Your dog or cat has a cough. You call your veterinarian for an appointment. What should you expect?
That depends on:
- how ill your pet is.
- the nature of the cough.
- how many times he has had the same or similar cough in the past.
For a mild, unproductive cough with little or no fever, no nasal discharge and not much systemic effect (such as loss of appetite), a thorough physical examination is in order and a heartworm test if he’s been off heartworm preventive. If the findings on the examination are not severe we may begin symptomatic therapy without any further diagnostic tests.
Our approach is different, however, with a pet whose cough is severe, recurrent, or is accompanied by fever, loss of appetite and/or lethargy. These patients are much more likely to have pneumonia and multiple-organ dysfunction.
After an equally-thorough physical exam, the next step is a chest X-ray, probably with multiple views. A ventro-dorsal (VD) or dorso-ventral (DV) view gives us the best look at the heart, but also includes the lungs and ribs. These views have the X-ray beam go from front-to-back or back-to-front, respectively. If heart disease such as heart murmur and congestive heart failure (CHF) are suspected, these views provide the most information.
One or two lateral views may be obtained. Having the dog or cat lie on its left side directs the beam from right-to-left. In some cases lung cancer is most readily identified if both lateral views are seen.

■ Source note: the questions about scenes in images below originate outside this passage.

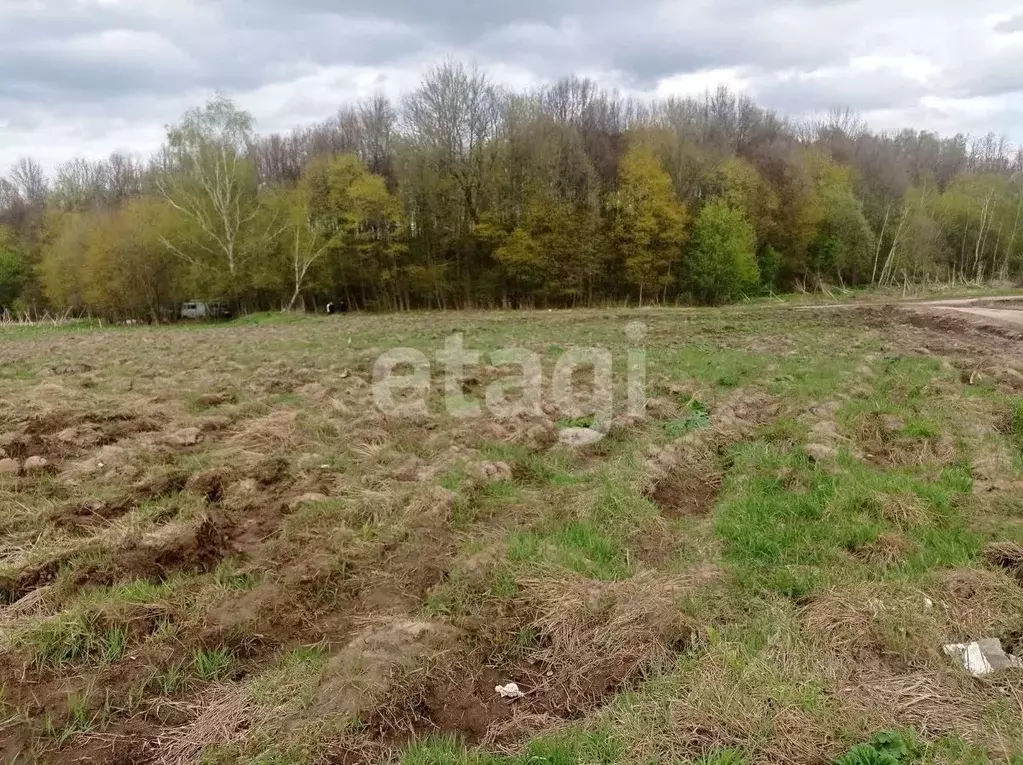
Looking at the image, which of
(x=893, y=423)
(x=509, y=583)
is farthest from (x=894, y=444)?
(x=509, y=583)

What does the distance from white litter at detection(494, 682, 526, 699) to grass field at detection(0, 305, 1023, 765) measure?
0.06 meters

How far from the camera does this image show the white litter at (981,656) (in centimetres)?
Result: 353

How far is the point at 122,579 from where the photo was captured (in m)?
4.46

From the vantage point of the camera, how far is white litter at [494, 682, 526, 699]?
3580mm

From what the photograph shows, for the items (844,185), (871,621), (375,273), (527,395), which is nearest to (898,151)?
(844,185)

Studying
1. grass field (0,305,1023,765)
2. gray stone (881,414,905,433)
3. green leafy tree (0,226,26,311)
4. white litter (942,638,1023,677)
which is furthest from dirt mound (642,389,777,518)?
green leafy tree (0,226,26,311)

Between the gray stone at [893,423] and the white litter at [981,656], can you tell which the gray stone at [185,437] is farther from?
the gray stone at [893,423]

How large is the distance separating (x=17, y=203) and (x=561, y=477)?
74.9 metres

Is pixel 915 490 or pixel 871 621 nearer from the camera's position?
pixel 871 621

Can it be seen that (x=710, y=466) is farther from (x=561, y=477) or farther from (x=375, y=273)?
(x=375, y=273)

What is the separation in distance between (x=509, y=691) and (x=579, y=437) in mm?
4319

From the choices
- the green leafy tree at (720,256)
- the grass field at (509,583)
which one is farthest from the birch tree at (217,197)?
the grass field at (509,583)

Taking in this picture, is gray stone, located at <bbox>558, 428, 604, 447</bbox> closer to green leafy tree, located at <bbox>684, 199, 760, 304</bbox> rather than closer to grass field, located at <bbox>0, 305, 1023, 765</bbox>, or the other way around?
grass field, located at <bbox>0, 305, 1023, 765</bbox>

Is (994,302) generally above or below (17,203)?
Answer: below
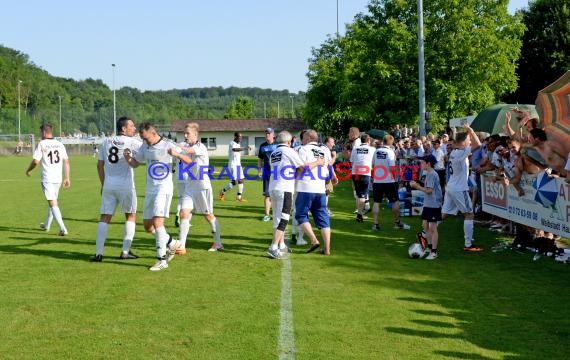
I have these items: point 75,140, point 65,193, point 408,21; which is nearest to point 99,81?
point 75,140

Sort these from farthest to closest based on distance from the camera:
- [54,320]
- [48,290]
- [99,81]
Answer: [99,81] → [48,290] → [54,320]

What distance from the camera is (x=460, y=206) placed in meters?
10.2

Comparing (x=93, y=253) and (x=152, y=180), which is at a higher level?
(x=152, y=180)

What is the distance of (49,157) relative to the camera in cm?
1191

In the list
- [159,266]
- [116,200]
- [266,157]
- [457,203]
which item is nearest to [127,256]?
[116,200]

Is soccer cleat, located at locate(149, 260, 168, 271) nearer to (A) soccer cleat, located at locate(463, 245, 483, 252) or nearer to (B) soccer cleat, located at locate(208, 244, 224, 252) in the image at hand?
(B) soccer cleat, located at locate(208, 244, 224, 252)

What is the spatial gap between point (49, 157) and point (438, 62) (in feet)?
87.9

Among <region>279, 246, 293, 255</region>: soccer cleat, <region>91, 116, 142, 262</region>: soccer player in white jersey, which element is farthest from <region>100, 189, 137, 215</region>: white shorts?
<region>279, 246, 293, 255</region>: soccer cleat

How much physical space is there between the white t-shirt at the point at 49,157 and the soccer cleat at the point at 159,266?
4.45 metres

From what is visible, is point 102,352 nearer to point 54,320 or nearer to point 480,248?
point 54,320

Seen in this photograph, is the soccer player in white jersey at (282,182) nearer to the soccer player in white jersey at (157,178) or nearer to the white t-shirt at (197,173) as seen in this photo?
the white t-shirt at (197,173)

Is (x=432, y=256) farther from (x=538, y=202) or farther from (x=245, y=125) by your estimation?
(x=245, y=125)

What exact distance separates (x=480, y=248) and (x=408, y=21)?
2848cm

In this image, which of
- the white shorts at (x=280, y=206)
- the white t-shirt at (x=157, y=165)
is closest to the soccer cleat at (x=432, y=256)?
the white shorts at (x=280, y=206)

Important findings on a CBC might include anemia, which could indicate blood loss or chronicity in the illness, and elevated White Blood Cell count, which indicates an inflammatory process in the body.
The chemistry profile could reveal effects on the liver, kidneys and/or electrolytes.
Sufficient information might be obtained from the radiograph of the chest to give a tentative diagnosis and allow the clinician to institute treatment.
In some cases even more tests may be required. A common procedure for a chronically coughing patient is
trans-tracheal wash or bronchial lavage. In this process an anesthetized patient has a tiny tube passed down the trachea toward the lungs. Depending on the nature of the case and findings on the chest X-ray, the tube may be stopped where the trachea splits to left and right branches, or directed to continue deeper, into the bronchi. Then, with a “washing” action we extract fluid, cells, infection, whatever is present, upward through the tube.
The resulting specimen will be divided into two aliquots, one for bacterial culture and sensitivity and the other for cytology.
Culture and sensitivity might tell us what organisms are growing in the respiratory tract, and how best to kill them.
Cytology might reveal body cells reacting to infection or hypersensitivity. It could show cancer cells, parasites or even be normal.
Some cases might require even more involved diagnostics such as fungal titer, echocardiography, ultrasound, endoscopy, lung biopsy, magnetic resonance imaging (MRI), computed tomography (CT scan) or even radioactive techniques. Usually these more advanced techniques are performed at referral centers.